張旭豐

Posted on Apr 18

Your LED Art Should Dance to the Music, Not Just Blink Randomly

#arduino #led #esp32

Via YouTube — ESP32 project demonstrating audio-reactive LED matrix

What FFT Actually Does for Your Installation

FFT stands for Fast Fourier Transform. It is a mathematical operation that takes a signal in the time domain (amplitude over time) and converts it into the frequency domain (how much of each frequency is present at that moment).

Your microphone captures a waveform. That waveform contains everything mixed together: bass, mids, highs, transients, silence. FFT separates it into bins. Each bin represents a frequency range. The amplitude of each bin tells you how loud that frequency band is right now.

For music visualization, you do not need to understand the math. You need to understand the output: an array of numbers, where index 0 is the lowest frequency (bass) and the last index is the highest frequency (treble).

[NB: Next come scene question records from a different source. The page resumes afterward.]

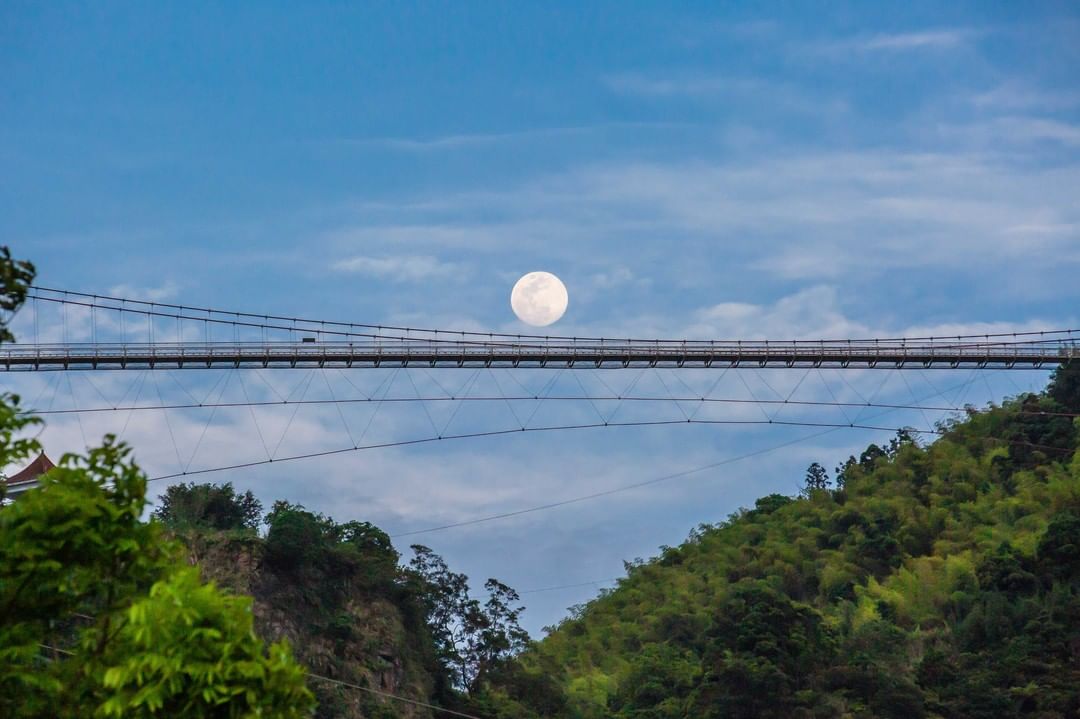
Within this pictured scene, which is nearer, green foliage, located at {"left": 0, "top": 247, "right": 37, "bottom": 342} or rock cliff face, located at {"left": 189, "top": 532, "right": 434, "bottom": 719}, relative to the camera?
green foliage, located at {"left": 0, "top": 247, "right": 37, "bottom": 342}

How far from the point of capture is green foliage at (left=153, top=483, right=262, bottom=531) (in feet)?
220

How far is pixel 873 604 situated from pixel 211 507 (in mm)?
35831

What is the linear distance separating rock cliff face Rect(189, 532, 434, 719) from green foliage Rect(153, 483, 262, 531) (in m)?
4.82

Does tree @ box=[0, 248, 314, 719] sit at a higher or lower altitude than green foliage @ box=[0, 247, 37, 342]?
lower

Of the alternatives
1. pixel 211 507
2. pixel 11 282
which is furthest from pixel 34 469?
pixel 11 282

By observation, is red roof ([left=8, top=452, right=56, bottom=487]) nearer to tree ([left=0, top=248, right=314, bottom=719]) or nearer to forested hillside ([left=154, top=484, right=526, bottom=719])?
forested hillside ([left=154, top=484, right=526, bottom=719])

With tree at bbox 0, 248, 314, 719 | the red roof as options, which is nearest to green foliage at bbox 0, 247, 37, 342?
tree at bbox 0, 248, 314, 719

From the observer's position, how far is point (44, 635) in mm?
13969

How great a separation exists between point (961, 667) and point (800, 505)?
125 ft

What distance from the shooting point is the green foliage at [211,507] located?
6706cm

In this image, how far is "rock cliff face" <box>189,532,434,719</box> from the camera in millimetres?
59688

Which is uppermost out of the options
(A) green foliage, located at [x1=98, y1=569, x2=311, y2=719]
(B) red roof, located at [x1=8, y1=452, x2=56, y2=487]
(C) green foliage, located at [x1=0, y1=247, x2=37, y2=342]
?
(B) red roof, located at [x1=8, y1=452, x2=56, y2=487]

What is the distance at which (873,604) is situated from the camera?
7838 centimetres

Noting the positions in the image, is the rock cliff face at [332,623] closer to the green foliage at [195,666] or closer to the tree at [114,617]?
the tree at [114,617]
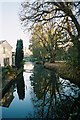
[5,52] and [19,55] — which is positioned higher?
[5,52]

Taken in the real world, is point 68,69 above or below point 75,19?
below

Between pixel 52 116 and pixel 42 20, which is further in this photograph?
pixel 42 20

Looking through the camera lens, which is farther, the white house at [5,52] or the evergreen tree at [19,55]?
the white house at [5,52]

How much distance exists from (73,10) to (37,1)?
1850mm

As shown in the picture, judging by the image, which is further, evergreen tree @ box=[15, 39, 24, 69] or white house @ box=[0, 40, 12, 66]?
white house @ box=[0, 40, 12, 66]

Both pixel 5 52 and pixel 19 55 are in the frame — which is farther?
pixel 5 52

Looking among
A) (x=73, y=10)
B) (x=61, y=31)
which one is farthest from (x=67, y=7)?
(x=61, y=31)

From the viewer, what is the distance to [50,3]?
1270 cm

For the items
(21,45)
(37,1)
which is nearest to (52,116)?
(37,1)

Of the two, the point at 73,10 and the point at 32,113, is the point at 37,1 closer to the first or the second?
the point at 73,10

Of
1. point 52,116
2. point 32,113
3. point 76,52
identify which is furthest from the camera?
point 76,52

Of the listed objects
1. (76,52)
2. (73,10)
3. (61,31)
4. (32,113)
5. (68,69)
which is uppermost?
(73,10)

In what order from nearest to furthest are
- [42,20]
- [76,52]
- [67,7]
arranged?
[76,52] < [67,7] < [42,20]

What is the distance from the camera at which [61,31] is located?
495 inches
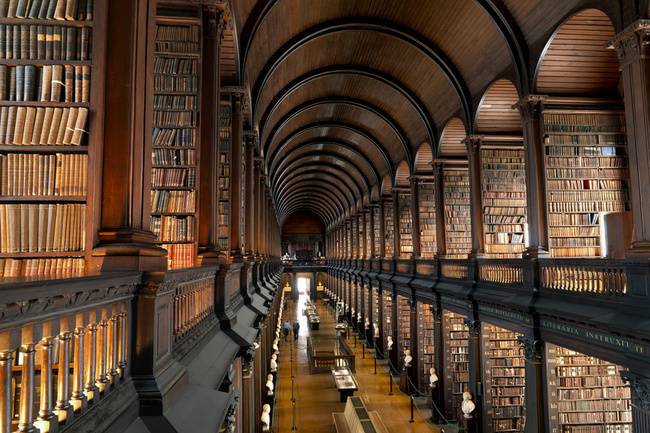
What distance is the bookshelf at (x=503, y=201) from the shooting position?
36.9 feet

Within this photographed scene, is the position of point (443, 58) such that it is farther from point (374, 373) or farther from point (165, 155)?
point (374, 373)

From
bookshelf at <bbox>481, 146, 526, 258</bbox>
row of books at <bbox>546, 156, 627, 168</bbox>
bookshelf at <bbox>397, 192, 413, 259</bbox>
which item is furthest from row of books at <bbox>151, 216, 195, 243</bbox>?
bookshelf at <bbox>397, 192, 413, 259</bbox>

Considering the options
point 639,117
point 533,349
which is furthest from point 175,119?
point 533,349

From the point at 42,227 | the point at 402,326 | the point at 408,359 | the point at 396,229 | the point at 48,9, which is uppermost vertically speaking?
the point at 48,9

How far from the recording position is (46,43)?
2973 millimetres

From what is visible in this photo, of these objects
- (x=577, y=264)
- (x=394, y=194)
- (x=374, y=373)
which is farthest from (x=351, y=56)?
(x=374, y=373)

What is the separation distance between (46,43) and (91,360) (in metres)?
2.09

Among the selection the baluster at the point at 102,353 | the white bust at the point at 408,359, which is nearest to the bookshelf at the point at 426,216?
the white bust at the point at 408,359

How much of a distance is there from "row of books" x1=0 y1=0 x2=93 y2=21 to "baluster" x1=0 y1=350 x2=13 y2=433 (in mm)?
2267

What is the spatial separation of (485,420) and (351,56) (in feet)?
34.1

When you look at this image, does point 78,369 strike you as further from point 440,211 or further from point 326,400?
point 326,400

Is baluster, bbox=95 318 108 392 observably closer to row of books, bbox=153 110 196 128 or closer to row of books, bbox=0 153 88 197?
row of books, bbox=0 153 88 197

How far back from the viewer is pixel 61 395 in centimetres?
174

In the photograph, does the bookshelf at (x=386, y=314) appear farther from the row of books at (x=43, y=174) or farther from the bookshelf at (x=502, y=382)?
the row of books at (x=43, y=174)
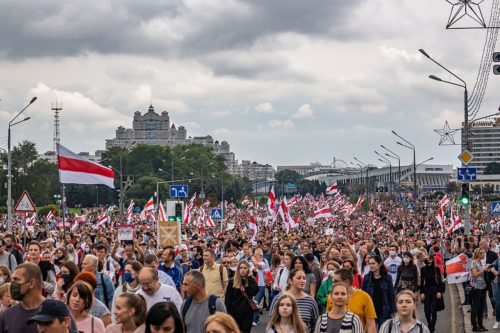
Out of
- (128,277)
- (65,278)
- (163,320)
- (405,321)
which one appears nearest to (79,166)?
(128,277)

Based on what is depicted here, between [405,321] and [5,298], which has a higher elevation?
[5,298]

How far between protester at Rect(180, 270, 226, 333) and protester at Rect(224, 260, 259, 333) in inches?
113

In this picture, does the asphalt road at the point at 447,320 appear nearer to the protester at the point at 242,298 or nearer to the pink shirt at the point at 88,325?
the protester at the point at 242,298

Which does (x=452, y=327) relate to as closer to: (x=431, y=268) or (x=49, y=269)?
(x=431, y=268)

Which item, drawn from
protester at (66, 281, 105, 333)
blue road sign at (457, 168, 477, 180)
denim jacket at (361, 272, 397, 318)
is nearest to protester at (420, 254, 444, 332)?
denim jacket at (361, 272, 397, 318)

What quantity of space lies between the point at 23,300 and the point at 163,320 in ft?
6.88

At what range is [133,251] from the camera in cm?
1734

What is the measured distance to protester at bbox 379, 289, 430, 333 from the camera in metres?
9.09

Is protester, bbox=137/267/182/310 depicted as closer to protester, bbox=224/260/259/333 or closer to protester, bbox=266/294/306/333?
protester, bbox=266/294/306/333

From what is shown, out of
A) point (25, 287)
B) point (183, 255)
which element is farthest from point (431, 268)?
point (25, 287)

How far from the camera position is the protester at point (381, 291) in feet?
42.6

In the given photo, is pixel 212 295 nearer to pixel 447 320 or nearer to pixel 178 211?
pixel 447 320

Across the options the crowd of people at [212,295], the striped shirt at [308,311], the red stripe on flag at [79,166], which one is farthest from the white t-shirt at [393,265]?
the striped shirt at [308,311]

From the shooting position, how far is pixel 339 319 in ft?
30.1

Frequency bands example (8 bins for simplicity):
[ bass ] [ low-mid ] [ mid ] [ upper-mid ] [ presence ] [ brilliance ] [ air ] [ noise ]
   0         1          2         3             4            5            6        7

In practice, you do not use all 256 or 512 bins that a typical FFT library returns. You group them into ranges. Bass gets its own region. Mids get another. Highs get a third. Three to eight ranges is usually enough to make an installation feel musically intelligent.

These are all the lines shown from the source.